Mut gegen Lücke

FährKultur verbessert mit einer elektrischen Rheinfähre die Verkehrsinfrastruktur

Der automobilfreie Ausflugsverkehr im Kölner Norden hat ein Epizentrum – die Rheinpromenade in Köln-Niehl. An sonnigen Sonn- und Feiertagen teilen sich dort unterschiedlichste Freizeitler die gepflasterte Allee: Familien mit Kinderwagen oder Buggys, Fahrradfahrer, E-Biker, die ältere Generation am Stock oder Rollator.  Kinder mit Roller, Hunde mit und ohne Leine, Jugendliche auf elektrischen Leihscootern, Skater. Die Rennradraser pedalieren sicherheitshalber auf die Straße.

AUFGABENZIEL: Nennen Sie alle Gruppen, die im Text zur Rheinfähre nach dem Doppelpunkt hinter „die gepflasterte Allee“ bis zum Ende dieses Satzes aufgezählt werden. Stützen Sie sich ausschließlich auf den Text zur Rheinfähre.

(Gespeicherte Datensätze)

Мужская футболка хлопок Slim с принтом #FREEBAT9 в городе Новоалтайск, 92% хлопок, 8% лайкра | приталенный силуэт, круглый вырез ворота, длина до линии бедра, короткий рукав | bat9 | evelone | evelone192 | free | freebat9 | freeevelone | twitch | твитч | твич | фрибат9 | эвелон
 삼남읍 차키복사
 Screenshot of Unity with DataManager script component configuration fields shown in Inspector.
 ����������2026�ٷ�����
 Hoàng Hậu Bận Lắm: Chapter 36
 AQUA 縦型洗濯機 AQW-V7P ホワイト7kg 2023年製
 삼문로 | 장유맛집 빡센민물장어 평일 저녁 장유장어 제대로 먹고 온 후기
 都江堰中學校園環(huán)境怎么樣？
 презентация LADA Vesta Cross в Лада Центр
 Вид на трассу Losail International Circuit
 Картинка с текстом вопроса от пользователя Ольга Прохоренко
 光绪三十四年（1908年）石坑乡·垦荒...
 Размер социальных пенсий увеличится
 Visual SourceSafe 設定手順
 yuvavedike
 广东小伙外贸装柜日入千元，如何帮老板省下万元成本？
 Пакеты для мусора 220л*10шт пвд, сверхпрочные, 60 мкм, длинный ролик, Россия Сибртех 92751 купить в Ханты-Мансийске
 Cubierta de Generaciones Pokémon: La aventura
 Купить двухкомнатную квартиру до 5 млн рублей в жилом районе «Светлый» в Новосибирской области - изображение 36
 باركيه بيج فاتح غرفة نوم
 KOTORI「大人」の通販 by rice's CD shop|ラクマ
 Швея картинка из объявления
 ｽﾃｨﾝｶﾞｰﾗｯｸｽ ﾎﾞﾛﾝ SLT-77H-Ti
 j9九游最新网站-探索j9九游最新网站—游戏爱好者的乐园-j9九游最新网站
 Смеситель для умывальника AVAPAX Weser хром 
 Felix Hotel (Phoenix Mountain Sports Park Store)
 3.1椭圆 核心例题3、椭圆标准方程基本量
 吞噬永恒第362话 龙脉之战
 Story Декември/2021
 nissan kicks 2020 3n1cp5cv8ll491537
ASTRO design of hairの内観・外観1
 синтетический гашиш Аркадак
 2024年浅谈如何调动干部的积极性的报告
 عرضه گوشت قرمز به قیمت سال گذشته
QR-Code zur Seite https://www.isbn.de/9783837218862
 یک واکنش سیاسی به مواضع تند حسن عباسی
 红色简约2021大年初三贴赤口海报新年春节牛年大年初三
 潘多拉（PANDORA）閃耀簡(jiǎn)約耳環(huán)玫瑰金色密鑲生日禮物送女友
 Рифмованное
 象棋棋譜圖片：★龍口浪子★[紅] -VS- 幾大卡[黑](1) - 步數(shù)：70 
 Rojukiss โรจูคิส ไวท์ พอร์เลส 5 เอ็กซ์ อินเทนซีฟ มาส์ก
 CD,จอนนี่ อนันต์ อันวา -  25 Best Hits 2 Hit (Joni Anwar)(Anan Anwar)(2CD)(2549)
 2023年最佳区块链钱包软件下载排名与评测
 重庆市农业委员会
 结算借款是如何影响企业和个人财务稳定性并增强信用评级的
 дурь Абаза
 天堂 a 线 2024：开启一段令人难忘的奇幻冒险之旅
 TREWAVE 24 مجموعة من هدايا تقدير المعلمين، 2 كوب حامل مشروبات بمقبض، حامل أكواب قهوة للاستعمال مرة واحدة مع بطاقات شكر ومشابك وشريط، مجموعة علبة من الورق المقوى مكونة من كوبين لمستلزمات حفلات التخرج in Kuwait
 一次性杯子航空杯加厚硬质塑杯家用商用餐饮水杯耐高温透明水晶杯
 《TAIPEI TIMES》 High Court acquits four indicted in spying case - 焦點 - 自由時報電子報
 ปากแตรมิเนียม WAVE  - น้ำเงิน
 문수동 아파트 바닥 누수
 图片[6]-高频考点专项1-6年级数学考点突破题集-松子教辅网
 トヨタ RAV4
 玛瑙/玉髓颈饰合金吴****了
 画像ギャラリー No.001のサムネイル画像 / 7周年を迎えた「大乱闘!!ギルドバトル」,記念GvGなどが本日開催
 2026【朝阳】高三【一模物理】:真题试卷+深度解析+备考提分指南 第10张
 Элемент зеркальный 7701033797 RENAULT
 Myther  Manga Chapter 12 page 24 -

ANTWORTFELD: Familien mit Kinderwagen oder Buggys, Fahrradfahrer, E-Biker, die ältere Generation am Stock oder Rollator